Las personas con mayor riesgo por esta muerte son los lactantes hasta el sexto mes por la denominada “muerte blanca”, y los adultos, por enfermedades cardiovasculares, principalmente arterioesclerótica, enfermedades del corazón asociadas a la edad, cargas genéticas y/o un estilo de vida desordenado (mala alimentación, poco ejercicio, tabaco,…). La muerte se considera súbita cuando es natural, inesperada y rápida.

En los adultos la causa más común de muerte súbita es la enfermedad coronaria, en su mayoría infarto de miocardio. Hay que recalcar que el 20% de los infartos se presenta con muerte súbita, ocasionada por arritmias malignas.

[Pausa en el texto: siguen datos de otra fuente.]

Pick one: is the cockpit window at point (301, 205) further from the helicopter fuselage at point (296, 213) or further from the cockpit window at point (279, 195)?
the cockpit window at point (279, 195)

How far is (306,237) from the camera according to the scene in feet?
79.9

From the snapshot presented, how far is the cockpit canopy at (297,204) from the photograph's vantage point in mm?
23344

Es recomendable, a modo de prevención, poner en práctica los siguientes consejos:

  • Llevar una vida saludable: no fumar, controlar el tipo de alimentación, el peso y hacer ejercicio físico.
  • Hacerte un chequeo cardiológico antes de iniciar la práctica de una actividad física y repetirlo en el plazo que su médico lo indique. De este modo se puede detectar y prevenir alteraciones que pueden desencadenar un episodio de muerte súbita. Las pruebas del chequeo son: electrocardiograma, ecocardiograma y ergometría. Estos exámenes son obligatorios para todas aquellas personas que van a practicar actividad física o deporte a nivel competitivo o de alto rendimiento. Al hacer ejercicio se libera adrenalina que actúa como disparador de problemas cardíacos que hasta ese momento podían ser silenciosos.

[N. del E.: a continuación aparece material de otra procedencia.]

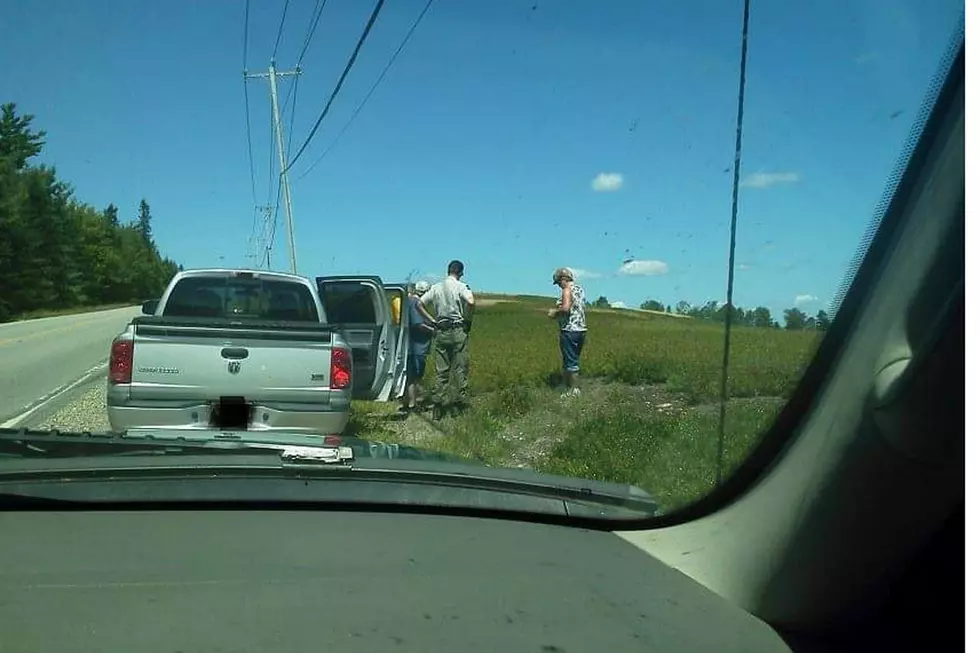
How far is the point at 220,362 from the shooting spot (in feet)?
26.0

Nuestra responsabilidad frente a la muerte súbita no se limita solo a prevenirla, sino que una vez se desencadena el paro cardíaco hay que saber hacer las maniobras adecuadas que pueden salvar una vida. No debemos olvidar que la muerte súbita tiene 3 fases: pródromos (síntomas iniciales), paro cardíaco y muerte biológica. Cuando se produce este cuadro, el 80% de las víctimas está acompañada de familiares, amigos o compañeros de trabajo. Cuando hay un paro cardíaco, hay una demora de 5 a 10 minutos hasta que sobreviene la muerte definitiva (por cada minuto disminuye un 10% la posibilidad de sobrevivir). Durante este tiempo, es básico realizar maniobras de resucitación cardiopulmonar básica -masaje cardíaco y ventilación (respiración boca a boca)- con las que se consigue mantener un flujo sanguíneo mínimo en el paciente que permite mantenerlo con vida hasta que llegue el auxilio médico. Los tejidos no tienen su función plena pero se mantienen vitales hasta la resolución específica del paro cardíaco.

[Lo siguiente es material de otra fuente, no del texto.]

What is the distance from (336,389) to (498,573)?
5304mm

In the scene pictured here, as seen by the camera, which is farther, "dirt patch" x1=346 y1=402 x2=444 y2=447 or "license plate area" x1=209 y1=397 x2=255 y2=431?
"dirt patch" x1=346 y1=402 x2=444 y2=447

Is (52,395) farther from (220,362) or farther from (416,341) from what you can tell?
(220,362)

La estadística demuestra que sólo el 10% de los pacientes que atraviesan por esta situación sobreviven, en gran parte por el desconocimiento cómo hacer las maniobras de RCP. Es por ello fundamental resaltar la importancia de aprender las maniobras de resucitación útiles para salvar vidas. En Laborsalus, se imparte el curso de Soporte Vital Básico en el que se enseñan estas técnicas, además del manejo del desfibrilador.

Debemos tomar conciencia para llevar adelante tanto una prevención integral que incluya hábitos de vida saludable, consulta médica regular, chequeo previo a la práctica de un deporte como, por otro lado, el entrenamiento en técnicas de reanimación cardiopulmonar.